Эд медленно поднимает голову, встречается с ней взглядом.
– Расскажи мне, – просит он.
– Это уже о том, что происходит с моей головой. Голоса. Голос.
– Ты слышишь голоса? Людей, которых нет?
– Человека. Одного. Она мертва.
Опять надолго воцаряется молчание. Потом Эд спрашивает:
– Твоей матери? – И доктор Диана сразу же кивает ему в ответ.
Я с трудом перевожу дыхание. Горло сжимается, во рту сухо, как в пустыне.
– Уже не один месяц, – нарушает внезапную тишину Диана, – я слышу, как она разговаривает со мной. Как… как она стоит здесь, рядом со мной, понимаешь? И когда я отвечаю ей, она… говорит со мной.
– И ты видишь свою мать? – изумленно уточняет Эд.
– Нет. Но это не мешает мне думать, что я схожу с ума. И все это следствие сексуального надругательства, убеждена в этом. Плюс сны.
– Сны?
– Полет. Неясные, страшные фигуры, они хотят убить меня. Моя собственная смерть. Жестокая смерть других. Иногда… иногда это моя мать, та, что хочет убить меня… О, Эд, по-твоему, я схожу с ума?

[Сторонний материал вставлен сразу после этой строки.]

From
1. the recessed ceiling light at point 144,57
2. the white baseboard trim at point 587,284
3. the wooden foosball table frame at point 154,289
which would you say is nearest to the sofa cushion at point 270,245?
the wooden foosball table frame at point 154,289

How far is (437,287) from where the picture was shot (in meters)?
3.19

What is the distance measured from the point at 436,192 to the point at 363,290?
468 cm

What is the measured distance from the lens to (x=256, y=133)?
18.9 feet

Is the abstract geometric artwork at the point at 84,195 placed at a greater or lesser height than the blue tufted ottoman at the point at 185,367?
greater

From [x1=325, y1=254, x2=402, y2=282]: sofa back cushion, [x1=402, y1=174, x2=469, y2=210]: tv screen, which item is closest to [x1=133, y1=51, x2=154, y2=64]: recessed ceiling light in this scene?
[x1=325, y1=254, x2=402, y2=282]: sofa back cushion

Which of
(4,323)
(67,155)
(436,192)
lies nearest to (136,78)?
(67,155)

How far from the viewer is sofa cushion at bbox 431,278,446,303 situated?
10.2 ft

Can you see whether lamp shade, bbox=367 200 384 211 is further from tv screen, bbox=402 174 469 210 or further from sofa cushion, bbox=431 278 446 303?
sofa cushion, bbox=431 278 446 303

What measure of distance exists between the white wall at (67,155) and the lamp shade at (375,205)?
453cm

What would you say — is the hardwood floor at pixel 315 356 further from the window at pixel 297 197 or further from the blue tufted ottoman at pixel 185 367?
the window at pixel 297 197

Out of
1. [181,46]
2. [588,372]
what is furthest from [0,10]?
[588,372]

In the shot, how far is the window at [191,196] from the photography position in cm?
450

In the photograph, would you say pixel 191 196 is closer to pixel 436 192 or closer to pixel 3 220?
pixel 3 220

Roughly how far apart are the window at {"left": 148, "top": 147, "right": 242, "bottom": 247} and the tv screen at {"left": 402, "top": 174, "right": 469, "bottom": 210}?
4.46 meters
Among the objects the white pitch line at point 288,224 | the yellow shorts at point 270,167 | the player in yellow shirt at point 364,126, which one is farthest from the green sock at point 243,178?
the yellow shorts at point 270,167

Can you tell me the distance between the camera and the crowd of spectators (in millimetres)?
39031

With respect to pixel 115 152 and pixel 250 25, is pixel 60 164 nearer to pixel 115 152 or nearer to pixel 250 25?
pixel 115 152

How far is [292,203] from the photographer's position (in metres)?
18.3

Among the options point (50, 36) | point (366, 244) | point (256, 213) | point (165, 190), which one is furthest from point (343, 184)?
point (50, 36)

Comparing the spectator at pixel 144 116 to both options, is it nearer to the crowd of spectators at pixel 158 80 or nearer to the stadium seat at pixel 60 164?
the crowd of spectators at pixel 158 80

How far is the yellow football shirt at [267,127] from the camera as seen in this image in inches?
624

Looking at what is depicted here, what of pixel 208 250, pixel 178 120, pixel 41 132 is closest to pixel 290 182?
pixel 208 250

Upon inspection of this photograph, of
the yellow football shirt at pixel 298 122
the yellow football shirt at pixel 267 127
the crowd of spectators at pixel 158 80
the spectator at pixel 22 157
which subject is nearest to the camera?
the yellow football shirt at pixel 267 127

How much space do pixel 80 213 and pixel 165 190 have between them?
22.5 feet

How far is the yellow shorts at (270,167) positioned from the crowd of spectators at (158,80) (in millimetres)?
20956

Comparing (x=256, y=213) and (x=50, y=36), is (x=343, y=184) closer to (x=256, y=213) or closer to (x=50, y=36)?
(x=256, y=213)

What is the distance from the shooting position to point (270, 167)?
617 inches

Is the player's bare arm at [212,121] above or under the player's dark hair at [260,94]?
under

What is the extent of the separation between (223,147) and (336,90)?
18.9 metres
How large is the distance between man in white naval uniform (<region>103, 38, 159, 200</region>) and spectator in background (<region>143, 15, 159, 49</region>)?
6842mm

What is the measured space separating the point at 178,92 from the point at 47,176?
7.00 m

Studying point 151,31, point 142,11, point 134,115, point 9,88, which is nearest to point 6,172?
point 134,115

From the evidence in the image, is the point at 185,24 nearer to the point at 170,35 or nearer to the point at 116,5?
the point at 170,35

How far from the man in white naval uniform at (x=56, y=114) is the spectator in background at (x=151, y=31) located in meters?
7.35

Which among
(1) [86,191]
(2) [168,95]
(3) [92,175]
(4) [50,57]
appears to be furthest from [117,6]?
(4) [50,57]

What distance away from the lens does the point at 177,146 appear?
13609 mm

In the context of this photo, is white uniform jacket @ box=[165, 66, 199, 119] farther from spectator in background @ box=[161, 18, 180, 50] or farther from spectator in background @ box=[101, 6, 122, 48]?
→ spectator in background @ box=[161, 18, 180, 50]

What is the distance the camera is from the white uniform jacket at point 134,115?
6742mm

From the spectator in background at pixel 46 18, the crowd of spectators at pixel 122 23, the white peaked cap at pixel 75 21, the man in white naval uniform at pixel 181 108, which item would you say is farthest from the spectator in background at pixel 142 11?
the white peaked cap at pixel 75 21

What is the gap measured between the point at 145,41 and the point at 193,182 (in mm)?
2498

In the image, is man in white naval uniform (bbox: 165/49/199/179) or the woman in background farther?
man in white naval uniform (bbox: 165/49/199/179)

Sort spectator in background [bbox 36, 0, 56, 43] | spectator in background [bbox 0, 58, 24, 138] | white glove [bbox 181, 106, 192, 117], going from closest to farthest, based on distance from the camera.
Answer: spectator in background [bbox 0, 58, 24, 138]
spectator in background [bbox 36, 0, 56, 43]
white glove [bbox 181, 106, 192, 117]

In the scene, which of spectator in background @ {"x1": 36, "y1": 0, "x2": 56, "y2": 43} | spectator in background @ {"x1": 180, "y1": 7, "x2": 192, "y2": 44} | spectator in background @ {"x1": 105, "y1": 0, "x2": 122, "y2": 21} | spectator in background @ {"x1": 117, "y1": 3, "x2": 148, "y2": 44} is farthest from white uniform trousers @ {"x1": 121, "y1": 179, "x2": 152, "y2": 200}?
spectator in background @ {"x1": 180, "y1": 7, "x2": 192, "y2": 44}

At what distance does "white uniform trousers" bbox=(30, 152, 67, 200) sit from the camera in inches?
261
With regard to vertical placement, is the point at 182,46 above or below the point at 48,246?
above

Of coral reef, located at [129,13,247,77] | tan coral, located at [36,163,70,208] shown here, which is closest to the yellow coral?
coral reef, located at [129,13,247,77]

Рыдания вырываются из ее груди, и теперь он подходит к ней, обнимает ее, прижимает к себе и гладит по волосам. Я думаю, что она сумасшедшая. Она совсем чокнутая. И меня лечит эта женщина!

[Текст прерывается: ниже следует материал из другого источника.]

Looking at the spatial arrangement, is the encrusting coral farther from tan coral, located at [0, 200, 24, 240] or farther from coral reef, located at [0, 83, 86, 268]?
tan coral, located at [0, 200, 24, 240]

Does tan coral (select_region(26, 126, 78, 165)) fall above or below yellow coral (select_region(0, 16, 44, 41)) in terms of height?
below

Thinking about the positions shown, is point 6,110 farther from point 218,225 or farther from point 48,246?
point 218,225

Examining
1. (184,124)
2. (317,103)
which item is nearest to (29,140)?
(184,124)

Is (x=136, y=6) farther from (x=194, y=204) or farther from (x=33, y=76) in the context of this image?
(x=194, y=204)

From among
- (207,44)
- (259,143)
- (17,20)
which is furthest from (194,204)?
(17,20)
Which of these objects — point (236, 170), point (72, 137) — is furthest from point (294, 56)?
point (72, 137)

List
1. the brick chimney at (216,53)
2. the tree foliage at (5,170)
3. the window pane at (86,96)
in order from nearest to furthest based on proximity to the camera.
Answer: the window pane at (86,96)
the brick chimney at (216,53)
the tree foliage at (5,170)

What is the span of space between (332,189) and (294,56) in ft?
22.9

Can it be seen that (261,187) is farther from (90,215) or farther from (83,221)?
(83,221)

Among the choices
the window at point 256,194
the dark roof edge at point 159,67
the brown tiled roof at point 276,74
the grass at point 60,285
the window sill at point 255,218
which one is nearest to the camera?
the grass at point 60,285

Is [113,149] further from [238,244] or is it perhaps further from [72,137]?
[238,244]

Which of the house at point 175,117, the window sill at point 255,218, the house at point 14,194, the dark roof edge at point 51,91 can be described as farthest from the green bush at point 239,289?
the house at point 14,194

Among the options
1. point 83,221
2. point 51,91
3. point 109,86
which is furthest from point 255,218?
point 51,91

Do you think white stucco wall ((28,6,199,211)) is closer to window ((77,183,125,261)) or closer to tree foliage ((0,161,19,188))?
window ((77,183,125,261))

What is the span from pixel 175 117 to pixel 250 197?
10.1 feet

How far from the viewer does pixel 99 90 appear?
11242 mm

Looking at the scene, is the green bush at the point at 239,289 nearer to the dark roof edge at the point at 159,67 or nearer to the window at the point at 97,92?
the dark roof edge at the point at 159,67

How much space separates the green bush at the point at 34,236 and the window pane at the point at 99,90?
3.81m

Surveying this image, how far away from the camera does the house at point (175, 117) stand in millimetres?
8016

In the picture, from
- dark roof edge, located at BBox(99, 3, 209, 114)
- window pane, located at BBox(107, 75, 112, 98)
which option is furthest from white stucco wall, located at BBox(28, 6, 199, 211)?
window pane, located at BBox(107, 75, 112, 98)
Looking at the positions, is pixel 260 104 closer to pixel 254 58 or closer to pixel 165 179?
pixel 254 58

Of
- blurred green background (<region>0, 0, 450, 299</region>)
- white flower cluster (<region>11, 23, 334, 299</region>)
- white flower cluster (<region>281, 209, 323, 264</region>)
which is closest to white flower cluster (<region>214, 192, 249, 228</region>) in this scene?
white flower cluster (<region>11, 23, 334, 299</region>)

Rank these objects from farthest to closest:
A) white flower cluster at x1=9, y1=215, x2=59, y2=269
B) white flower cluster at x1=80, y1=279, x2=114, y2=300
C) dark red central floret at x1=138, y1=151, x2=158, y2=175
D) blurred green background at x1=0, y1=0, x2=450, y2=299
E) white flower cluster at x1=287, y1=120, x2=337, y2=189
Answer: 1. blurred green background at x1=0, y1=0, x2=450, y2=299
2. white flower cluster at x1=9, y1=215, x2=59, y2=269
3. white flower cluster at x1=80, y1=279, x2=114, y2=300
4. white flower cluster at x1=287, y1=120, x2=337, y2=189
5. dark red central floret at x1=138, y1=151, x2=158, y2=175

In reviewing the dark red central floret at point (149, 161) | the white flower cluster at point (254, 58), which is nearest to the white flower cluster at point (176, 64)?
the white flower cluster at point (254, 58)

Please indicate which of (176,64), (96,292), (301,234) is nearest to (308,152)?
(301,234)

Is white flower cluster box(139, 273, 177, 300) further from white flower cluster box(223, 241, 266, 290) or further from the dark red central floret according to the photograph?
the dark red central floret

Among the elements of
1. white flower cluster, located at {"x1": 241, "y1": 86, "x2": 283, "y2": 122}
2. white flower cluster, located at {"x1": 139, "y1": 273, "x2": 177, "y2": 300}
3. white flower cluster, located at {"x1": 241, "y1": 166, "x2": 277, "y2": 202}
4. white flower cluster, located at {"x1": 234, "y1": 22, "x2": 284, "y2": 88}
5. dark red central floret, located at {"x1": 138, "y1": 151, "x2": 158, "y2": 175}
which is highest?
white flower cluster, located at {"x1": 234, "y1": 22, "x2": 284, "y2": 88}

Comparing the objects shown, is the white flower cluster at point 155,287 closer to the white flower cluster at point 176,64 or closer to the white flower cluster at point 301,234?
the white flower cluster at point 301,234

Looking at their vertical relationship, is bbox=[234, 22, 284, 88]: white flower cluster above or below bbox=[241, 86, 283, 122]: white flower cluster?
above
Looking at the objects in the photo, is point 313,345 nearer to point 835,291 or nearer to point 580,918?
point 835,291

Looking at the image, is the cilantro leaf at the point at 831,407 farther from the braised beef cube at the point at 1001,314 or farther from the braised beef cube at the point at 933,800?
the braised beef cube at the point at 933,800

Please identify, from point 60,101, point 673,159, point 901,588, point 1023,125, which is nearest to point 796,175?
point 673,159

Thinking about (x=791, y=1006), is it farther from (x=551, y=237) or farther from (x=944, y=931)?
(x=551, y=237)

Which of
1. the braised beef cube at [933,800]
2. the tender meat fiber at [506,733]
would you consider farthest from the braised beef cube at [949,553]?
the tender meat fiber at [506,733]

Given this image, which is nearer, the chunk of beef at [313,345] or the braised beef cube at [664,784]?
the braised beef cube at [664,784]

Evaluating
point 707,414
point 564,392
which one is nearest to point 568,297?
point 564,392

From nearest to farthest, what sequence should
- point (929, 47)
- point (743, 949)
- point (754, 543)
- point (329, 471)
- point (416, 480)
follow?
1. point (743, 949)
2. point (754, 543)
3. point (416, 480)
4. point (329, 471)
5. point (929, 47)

– Ты самая здравомыслящая из всех женщин, с которыми я встречался, – говорит Эд. (А мне хочется смеяться: может, таким образом он надеется контролировать ситуацию, пока не сможет вызвать людей в белых халатах, – в таком случае я целиком и полностью поддерживаю его. Но только в этом случае.) – Отчаяние, – продолжает он, – может нарушить душевное равновесие любого человека.